■ Exercise requirements ■
Print nothing but the lines below starting at the line that holds "padding-right: 5px;" and ending at the line that holds "padding-right: 0px;", including both, each exactly as written.

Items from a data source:

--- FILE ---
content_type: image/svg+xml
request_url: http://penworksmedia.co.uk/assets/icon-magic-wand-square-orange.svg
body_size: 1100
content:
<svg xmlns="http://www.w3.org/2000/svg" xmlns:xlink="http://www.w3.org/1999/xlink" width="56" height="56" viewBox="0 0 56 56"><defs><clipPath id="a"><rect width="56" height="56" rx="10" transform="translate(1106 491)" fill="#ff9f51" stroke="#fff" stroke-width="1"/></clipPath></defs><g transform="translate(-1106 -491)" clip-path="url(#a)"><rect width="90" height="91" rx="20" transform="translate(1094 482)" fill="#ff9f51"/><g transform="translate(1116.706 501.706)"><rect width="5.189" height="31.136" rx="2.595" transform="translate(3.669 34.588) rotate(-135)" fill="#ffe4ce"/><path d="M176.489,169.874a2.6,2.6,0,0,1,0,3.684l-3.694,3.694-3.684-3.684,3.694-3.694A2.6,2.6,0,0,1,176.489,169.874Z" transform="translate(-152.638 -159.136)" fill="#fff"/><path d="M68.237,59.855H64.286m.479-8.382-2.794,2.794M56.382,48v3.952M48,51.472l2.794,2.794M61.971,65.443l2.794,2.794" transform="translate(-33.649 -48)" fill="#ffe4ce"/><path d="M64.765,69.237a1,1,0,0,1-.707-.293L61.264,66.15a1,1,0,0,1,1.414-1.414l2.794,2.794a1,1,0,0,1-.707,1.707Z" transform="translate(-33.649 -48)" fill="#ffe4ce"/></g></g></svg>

==

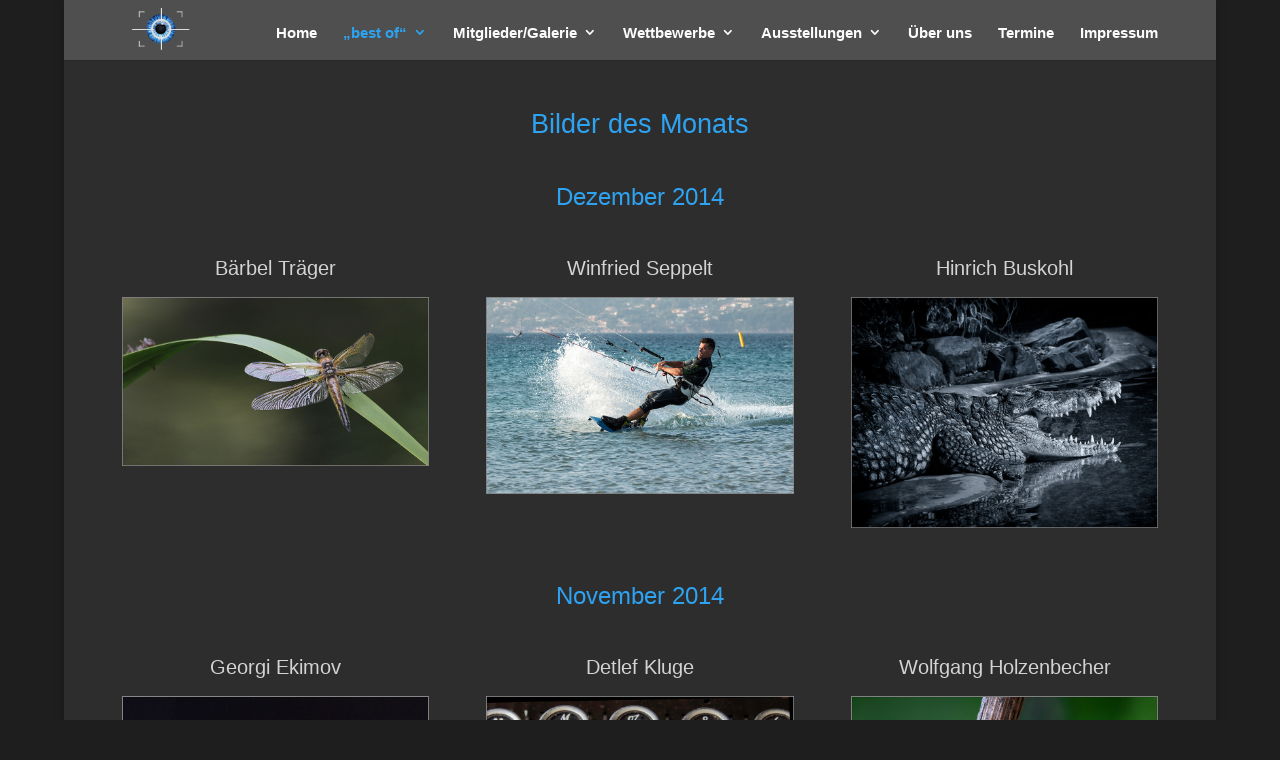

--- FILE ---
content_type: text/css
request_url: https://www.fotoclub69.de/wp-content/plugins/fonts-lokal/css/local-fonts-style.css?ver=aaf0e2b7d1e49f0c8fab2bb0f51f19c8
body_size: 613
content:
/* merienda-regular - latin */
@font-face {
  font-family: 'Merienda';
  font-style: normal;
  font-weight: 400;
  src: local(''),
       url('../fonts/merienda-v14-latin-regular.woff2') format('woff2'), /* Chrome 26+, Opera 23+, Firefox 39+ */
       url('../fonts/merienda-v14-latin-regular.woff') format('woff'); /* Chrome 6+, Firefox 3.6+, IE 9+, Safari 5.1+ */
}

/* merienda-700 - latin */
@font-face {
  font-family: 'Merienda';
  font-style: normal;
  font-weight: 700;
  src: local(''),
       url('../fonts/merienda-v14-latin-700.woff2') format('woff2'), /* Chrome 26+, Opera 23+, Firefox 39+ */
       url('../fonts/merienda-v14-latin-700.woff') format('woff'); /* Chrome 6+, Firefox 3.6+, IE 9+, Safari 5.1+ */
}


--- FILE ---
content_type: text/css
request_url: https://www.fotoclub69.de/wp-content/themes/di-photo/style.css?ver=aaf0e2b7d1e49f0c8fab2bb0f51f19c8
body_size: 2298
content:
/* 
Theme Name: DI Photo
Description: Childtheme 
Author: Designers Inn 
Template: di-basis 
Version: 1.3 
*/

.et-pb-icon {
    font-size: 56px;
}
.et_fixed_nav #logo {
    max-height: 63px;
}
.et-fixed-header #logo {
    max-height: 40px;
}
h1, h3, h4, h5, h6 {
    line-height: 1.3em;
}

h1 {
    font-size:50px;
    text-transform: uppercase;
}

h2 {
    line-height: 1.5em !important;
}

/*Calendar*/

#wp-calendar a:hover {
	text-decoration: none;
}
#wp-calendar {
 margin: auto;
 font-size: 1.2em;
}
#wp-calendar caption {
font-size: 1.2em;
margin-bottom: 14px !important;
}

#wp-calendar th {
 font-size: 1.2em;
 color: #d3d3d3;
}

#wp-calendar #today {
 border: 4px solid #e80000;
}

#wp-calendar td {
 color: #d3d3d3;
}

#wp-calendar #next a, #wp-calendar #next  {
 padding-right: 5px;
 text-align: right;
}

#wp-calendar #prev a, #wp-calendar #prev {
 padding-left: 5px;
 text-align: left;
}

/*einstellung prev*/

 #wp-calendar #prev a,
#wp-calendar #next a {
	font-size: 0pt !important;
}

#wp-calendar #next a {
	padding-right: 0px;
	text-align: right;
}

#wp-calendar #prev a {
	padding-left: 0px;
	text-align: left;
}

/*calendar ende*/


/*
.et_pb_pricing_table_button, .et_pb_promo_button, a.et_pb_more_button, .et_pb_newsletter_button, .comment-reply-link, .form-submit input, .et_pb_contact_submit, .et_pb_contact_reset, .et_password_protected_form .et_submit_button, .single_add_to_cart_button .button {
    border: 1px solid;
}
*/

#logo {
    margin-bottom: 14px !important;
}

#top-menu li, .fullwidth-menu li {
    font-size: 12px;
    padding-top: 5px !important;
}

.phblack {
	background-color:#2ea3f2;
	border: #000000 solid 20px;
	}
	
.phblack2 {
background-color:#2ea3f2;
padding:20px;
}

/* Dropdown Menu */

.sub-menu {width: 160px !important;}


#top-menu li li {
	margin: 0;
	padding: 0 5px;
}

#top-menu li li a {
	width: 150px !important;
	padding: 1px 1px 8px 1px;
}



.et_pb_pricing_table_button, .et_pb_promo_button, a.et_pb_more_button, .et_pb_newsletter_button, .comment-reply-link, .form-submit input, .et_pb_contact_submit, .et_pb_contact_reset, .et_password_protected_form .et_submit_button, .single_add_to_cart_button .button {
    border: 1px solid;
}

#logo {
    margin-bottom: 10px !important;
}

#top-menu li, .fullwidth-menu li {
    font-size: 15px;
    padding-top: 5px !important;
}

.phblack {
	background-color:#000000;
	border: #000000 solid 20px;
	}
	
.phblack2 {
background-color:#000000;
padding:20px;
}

■ Response ■
 padding-right: 5px;
 text-align: right;
}

#wp-calendar #prev a, #wp-calendar #prev {
 padding-left: 5px;
 text-align: left;
}

/*einstellung prev*/

 #wp-calendar #prev a,
#wp-calendar #next a {
	font-size: 0pt !important;
}

#wp-calendar #next a {
	padding-right: 0px;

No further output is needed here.